Androscoggin Scholarships strengthen Bates' roots in the community
Bates College awarded Androscoggin Scholarships for the 2007-08 academic year to four local students, including a U.S. Marine Corps veteran who served in Iraq and Afghanistan.
Bates established the Androscoggin Scholarship in 2004 to increase financial support for its students from Lewiston, Auburn and surrounding Androscoggin County communities.
The 2007-08 recipients are first-year student Jared Golden of Leeds; sophomore Peter MacArthur of Lewiston: and junior Hannah Giasson and senior William Locke, both of Auburn.
The awards were announced at Bates during the March 27 breakfast meeting of the Alonzo Garcelon Society, a community organization that raises support for the Androscoggin Scholarship Endowment at Bates. Also during the meeting, David Garcelon, great-great-grandson of one of the college’s early benefactors, announced his donation to Bates of hundreds of historic family manuscripts, photographs and other documents dating back to the 18th century.

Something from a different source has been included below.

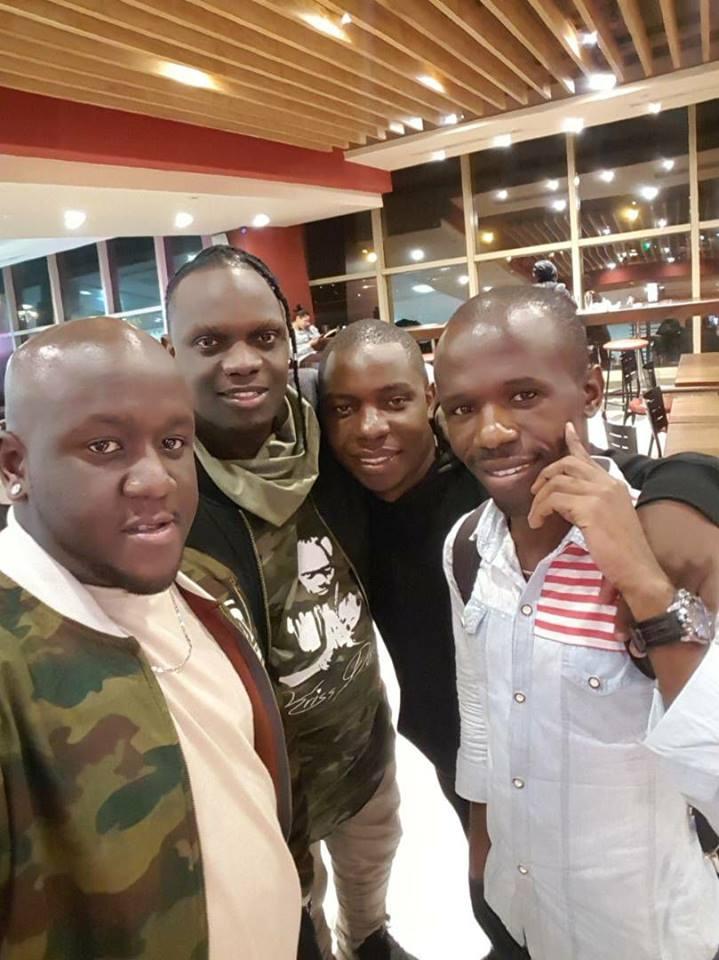 SPORTPESA JACKPOT | KenyanBets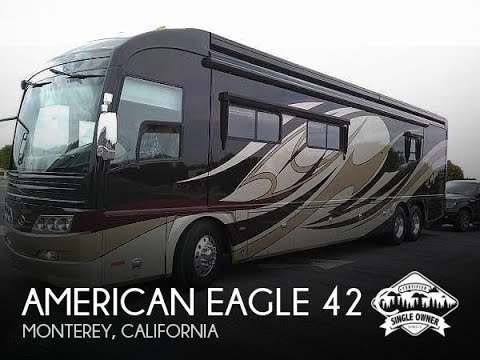 [unavailable]-used-2009-american-eagle-42-c-in-monterey,-california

Golden is a 25-year-old veteran of operations in Iraq and Afghanistan. He will major in history at Bates and hopes to teach college-level history or social studies at the secondary level. Last fall he completed a teaching internship in an advanced-placement U.S. politics class at Lewiston High School.
“I chose Bates because, after my experiences in the military, I felt ready to commit myself to excellence in my education,” Golden says. “I wanted to challenge myself by succeeding at a great college.”

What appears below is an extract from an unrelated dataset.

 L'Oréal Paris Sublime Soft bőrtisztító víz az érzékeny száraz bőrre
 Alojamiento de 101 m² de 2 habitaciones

A history and French double major, MacArthur plans to study in Paris during the 2008-09 academic year. “Being from Lewiston, I was a little wary of going to school down the street from my house,” he says. “But things have turned out better than I could have expected. The classes and friends at Bates are the best that anyone could ask for.”

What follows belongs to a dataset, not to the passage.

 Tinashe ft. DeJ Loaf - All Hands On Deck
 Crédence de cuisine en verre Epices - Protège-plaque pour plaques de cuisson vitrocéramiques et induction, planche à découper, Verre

Giasson is a psychology major. During summer 2007, she combined field research and community service in her role as manager of the Lewiston Farmers’ Market. In addition to her diverse responsibilities as market manager, she worked with Somali immigrant farmers at the New American Sustainable Agriculture Project farm in Lisbon.
Through observation and information gathered through questionnaires, Giasson researched the impact of the farmers’ market on food-assistance clients. Her work was supported by a Community-Based Research Fellowship, administered by Bates’ Harward Center for Community Partnerships and funded through the National Community-Based Research Network.
“This opportunity to take learning into my own hands and discover a new dimension of my community amplified my overall appreciation for what Bates has to offer,” Giasson says. “The more I experience through Bates, the more I learn that life is about experiencing, life is about learning.”
Locke, a biology major, is focusing his senior thesis on the effects of bloodworm digging on the growth and survival of softshell clams in Maine. His adviser is biology professor Will Ambrose, an expert on Maine’s bloodworm industry.
“I’ve made great personal and academic gains at Bates,” says Locke. “The opportunity for research with helpful guidance from an understanding adviser has allowed me to gain experience and skills that can’t always be taught through normal course work alone.”
The Garcelon Society breakfast included a talk by David Garcelon, donor of his family’s historic papers to the Edmund S. Muskie Archives and Special Collections Library at Bates. A surveyor and historian from Concord, Mass., Garcelon described his family’s progress from 17th-century France to Lewiston, where James Garcelon was an early settler, and recounted episodes from the life of Garcelon Society namesake Alonzo Garcelon.
A Lewiston native, Alonzo was a surgeon who served in both houses of the Maine Legislature and as Maine governor. Also prominent in Lewiston business affairs, Garcelon co-founded the Lewiston Journal newspaper and played a key role in the choice of Lewiston as the home of Bates College.
Garcelon taught at Bates and served as a college trustee. The college’s football field, on Central Avenue next to the new dining Commons, is named after him.